Tia Rose - agora - se eu a pudesse ver
com seu rosto afilado e sorriso de longos dentes
e dor
de reumatismo - e um comprido e pesado sapato preto
para sua ossuda perna esquerda
coxeando pelo carpete do longo saguão de Newark
passando pelo grande piano negro
até a sala de visitas
onde faziam reuniões
e eu cantava canções legalistas espanholas
com uma voz aguda esganiçada
(histérico) o comitê ouvindo
enquanto você mancava pela sala
recolhendo o dinheiro
Tia Honey, Tio Sam, um estranho com um braço de manga de casaco
enfiado no bolso
o enorme moço calvo
da brigada Abraham Lincoln
- sua comprida cara triste
suas lágrimas de insatisfação sexual
(que soluços sufocados e ancas ossudas sob os travesseiros de Osborne Terrace)

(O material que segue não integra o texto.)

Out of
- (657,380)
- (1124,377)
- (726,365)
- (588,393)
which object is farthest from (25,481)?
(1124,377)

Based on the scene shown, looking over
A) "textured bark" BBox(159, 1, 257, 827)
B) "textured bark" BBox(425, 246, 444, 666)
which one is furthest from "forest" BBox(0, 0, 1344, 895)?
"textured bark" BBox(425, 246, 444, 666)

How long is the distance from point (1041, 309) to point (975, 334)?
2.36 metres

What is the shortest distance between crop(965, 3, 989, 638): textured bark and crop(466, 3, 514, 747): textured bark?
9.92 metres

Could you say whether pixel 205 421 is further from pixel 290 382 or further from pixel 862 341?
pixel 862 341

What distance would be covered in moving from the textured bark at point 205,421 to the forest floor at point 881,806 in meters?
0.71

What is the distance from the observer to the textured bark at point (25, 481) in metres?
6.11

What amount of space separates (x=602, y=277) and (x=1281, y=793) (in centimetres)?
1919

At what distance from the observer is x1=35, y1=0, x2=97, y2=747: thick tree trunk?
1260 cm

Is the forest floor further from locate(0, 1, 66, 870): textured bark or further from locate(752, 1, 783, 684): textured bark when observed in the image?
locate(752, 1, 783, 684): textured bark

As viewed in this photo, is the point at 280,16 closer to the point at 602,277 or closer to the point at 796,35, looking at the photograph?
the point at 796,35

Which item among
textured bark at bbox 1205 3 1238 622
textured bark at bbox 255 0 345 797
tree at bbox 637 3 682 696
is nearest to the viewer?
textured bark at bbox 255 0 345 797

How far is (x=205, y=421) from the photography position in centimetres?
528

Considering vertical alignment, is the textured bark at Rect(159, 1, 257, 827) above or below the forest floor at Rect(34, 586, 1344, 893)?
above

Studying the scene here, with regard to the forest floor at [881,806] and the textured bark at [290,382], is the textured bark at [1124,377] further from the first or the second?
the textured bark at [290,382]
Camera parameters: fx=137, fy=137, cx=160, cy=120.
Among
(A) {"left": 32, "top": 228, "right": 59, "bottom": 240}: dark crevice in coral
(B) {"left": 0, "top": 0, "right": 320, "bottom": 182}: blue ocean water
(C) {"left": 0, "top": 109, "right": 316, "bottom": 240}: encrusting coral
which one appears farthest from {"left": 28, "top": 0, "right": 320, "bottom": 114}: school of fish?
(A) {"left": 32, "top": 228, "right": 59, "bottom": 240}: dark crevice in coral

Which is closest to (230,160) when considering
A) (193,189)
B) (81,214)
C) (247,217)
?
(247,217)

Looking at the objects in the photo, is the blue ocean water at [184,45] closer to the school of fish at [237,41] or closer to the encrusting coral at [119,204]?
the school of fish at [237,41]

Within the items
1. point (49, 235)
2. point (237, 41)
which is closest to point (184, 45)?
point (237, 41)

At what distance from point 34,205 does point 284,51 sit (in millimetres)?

- a vez em que fiquei sentado nu na privada
enquanto você empoava minhas coxas com Calomine
contra a queimadura da urtiga - meus tenros e envergonhados primeiros negros pêlos crespos
o que você pensaria secretamente
sabendo que eu já era homem -
e eu a menina ignorante do silêncio familiar no delgado pedestal
das minhas pernas no banheiro - Museu de Newark
Tia Rose
Hitler está morto, Hitler está na Eternidade; Hitler está junto com Tamerlão e Emily Brontë
Porém eu ainda a vejo caminhar, um fantasma em Osborne Terrace
ao longo do saguão escuro até a porta da frente
mancando um pouco com um sorriso cansado
naquilo
que deve ter sido um florido vestido de seda
recebendo meu pai, o Poeta, na sua visita a Newark
- vejo-a chegar à sala de visitas
dançando em sua perna aleijada
e batendo palmas seu livro
havia sido aceito por Liveright
Hitler morreu e Liveright encerrou as atividades
O Sótão do Passado e Duradouro Minuto estão esgotados
Tio Harry vendeu sua última meia de seda
Claire largou a escola de dança interpretativa
Buba está largada um monumento encarquilhado
na Casa
de Repouso para Senhoras Idosas piscando para bebês
a última vez que a vi você estava no hospital
pálido crânio emergindo da pele cinérea
menina inconsciente com veias azuis
numa tenda de oxigênio
a guerra da Espanha já acabou há muito tempo
Tia Rose
Allen Ginsberg (Paris, 1958).
Allen Ginsberg (1926-1997), Uivo e outros poemas. Porto Alegre: L&PM, 2010. p. 114-116.